── PASSAGE

Winning Post 17 – 06 -16

Australian in-play – changing the rules of engagement

Last Friday, Australia’s Northern Territory regulator informed its licensees (substantially all Australian corporate bookmakers) that they must desist from offering mobile in-play betting within 28 days, ahead of a new licensing condition being added which will prohibit ‘click-to-call’ in-play. Ladbrokes has already pulled its in-play product in Australia. The regulator’s reasons for this course of action could not be clearer: “…to head off [potential] future action by the Federal Government, which may ultimately result in it taking control of the online wagering industry”.  This is now all well-known – but it is worth highlighting some clear lessons for the industry, which apply across jurisdictions, sectors and products.

────
── INFORMATION PROVIDED

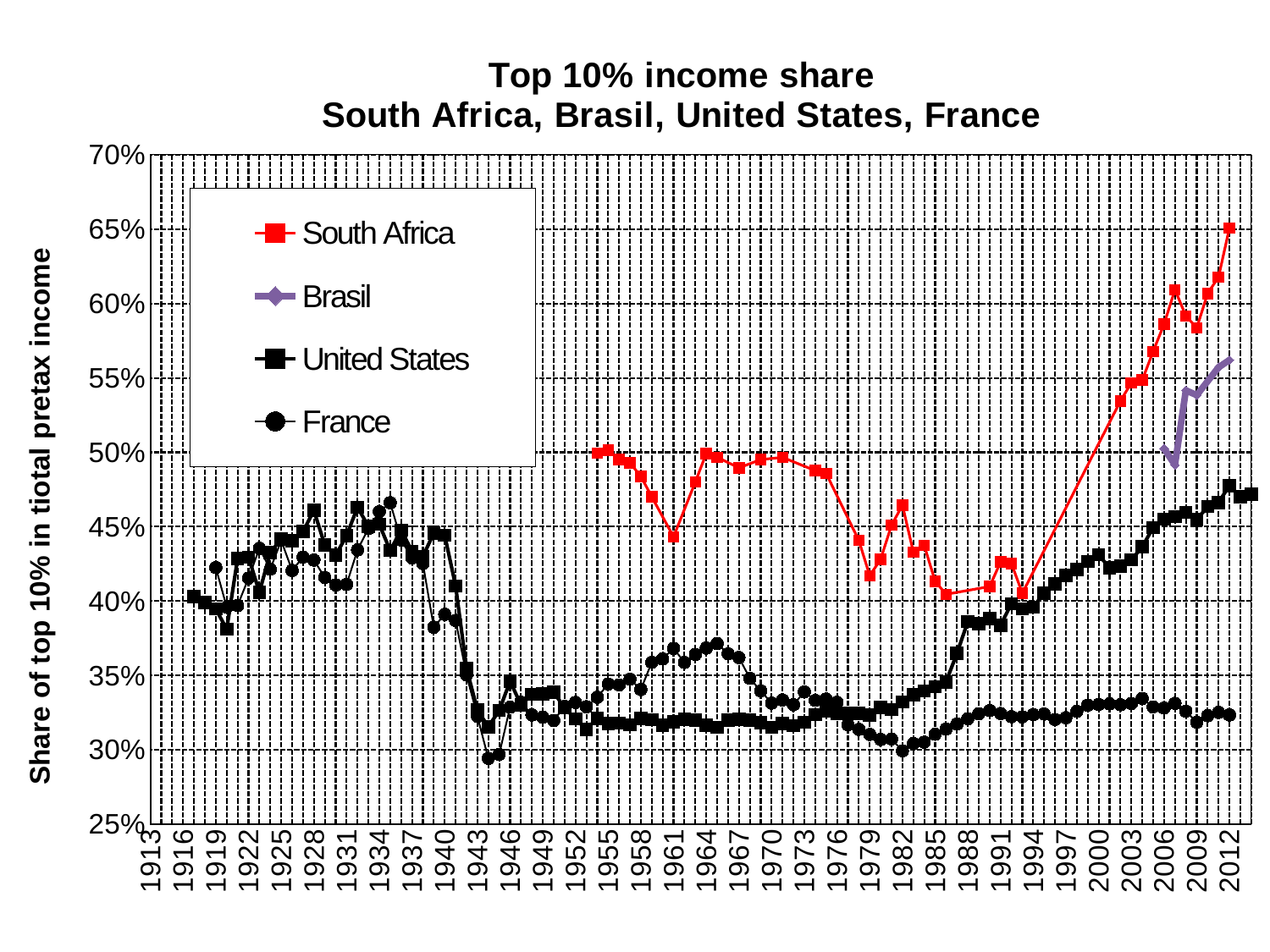
What kind of chart is shown on the slide? line chart Is the value for the United States in 1943 greater or less than 35%? less Which series reaches the highest value anywhere on the chart? South Africa How many series does the legend list? 4 In 2012, which series has the higher value, South Africa or United States? South Africa Is the value for Brasil in 2012 greater or less than 50%? greater Is the value for France in 2012 greater or less than 35%? less Which colour is used for the South Africa series? red Does the South Africa series rise or fall between 1994 and 2012? rise What is the title of the chart? Top 10% income share South Africa, Brasil, United States, France In 1979, which series has the higher value, South Africa or France? South Africa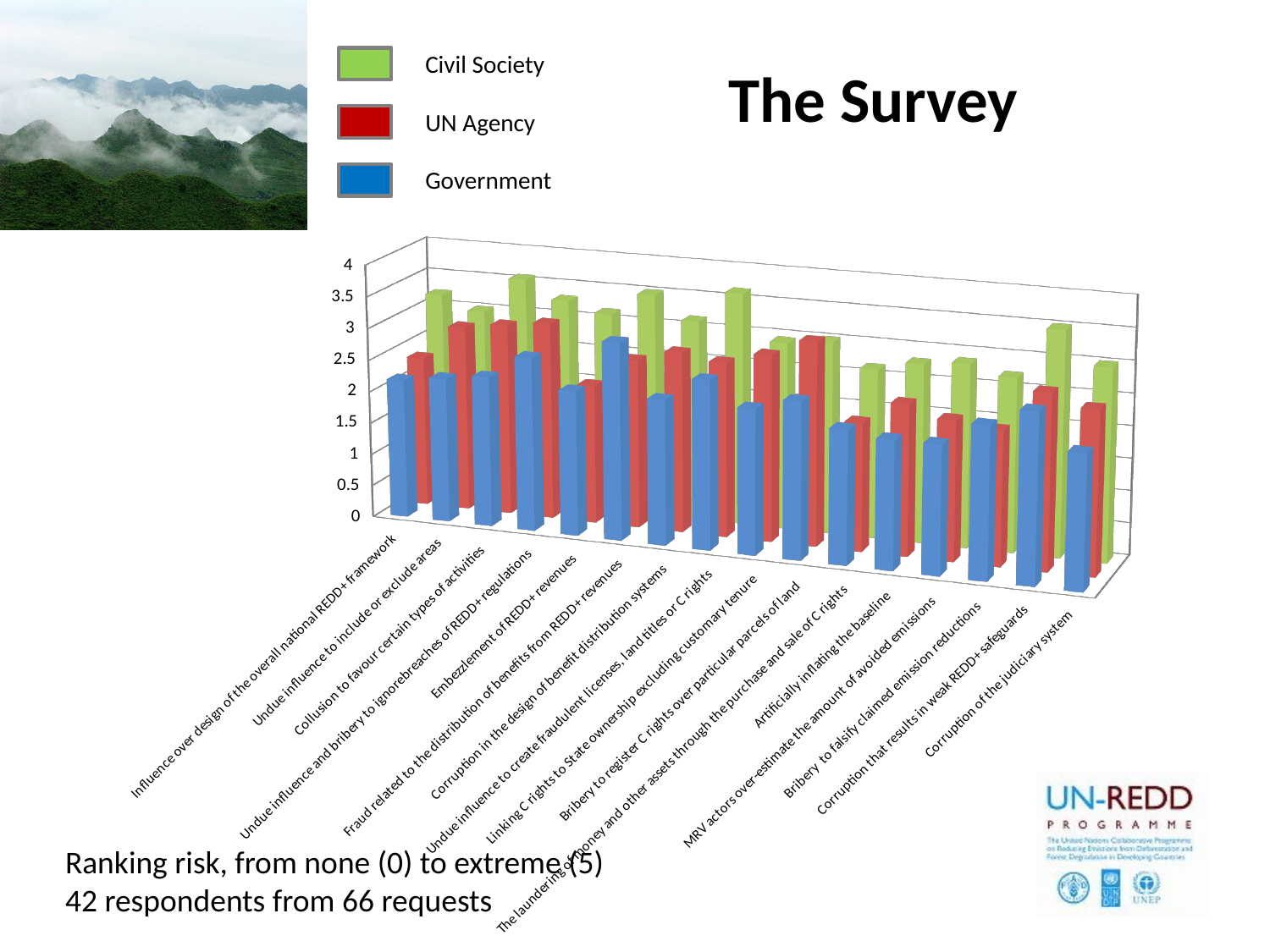
For 'Corruption of the judiciary system', which is larger: the UN Agency value or the Government value? UN Agency How many series does the legend list? 3 For 'Undue influence and bribery to ignore breaches of REDD+ regulations', which is larger: the Civil Society value or the UN Agency value? Civil Society Is the Civil Society value for 'Undue influence and bribery to ignore breaches of REDD+ regulations' greater or less than 3? greater What is the title of the slide containing the chart? The Survey Is the Civil Society value for 'Artificially inflating the baseline' greater or less than 3? less For 'Corruption of the judiciary system', which is larger: the Civil Society value or the Government value? Civil Society What kind of chart is shown on the slide? bar chart Which colour represents the UN Agency series in the legend? red How many risk categories are plotted along the x axis? 16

────

* **WHAT YOU NEED TO DO**:
A: Retype the part of the in-play betting article that begins at the words "Winning Post 17" and stops after "sectors and products.".
B: According to the in-play betting article, which bookmaker has already pulled its in-play product in Australia?
C: Proceed with the in-play betting article, picking up after its final sentence.
The listing is drawn from a separate source unrelated to the in-play betting article.

* **ANSWERS FOR EACH ITEM**:
A:
Winning Post 17 – 06 -16

Australian in-play – changing the rules of engagement

Last Friday, Australia’s Northern Territory regulator informed its licensees (substantially all Australian corporate bookmakers) that they must desist from offering mobile in-play betting within 28 days, ahead of a new licensing condition being added which will prohibit ‘click-to-call’ in-play. Ladbrokes has already pulled its in-play product in Australia. The regulator’s reasons for this course of action could not be clearer: “…to head off [potential] future action by the Federal Government, which may ultimately result in it taking control of the online wagering industry”.  This is now all well-known – but it is worth highlighting some clear lessons for the industry, which apply across jurisdictions, sectors and products.

B: Ladbrokes

C:
Supply-side regulation is becoming less powerful

Online gambling has its licensed roots in supply-side regulation, eg: Gibraltar for UK-facing betting; Curacao for US-facing (pre-UIGEA); the Philippines for Asia, and; Northern Territory for Australia. NT is part of Australia, so it is not ‘offshore’ on a Federal basis, but is separate from the populous states (principally Victoria and New South Wales) in a federal system which regulates gambling by state. Indeed, the battles between State and Federal in Australia largely mirror the offshore – Member State – EU issues in Europe: mostly because the underlying causes are so similar.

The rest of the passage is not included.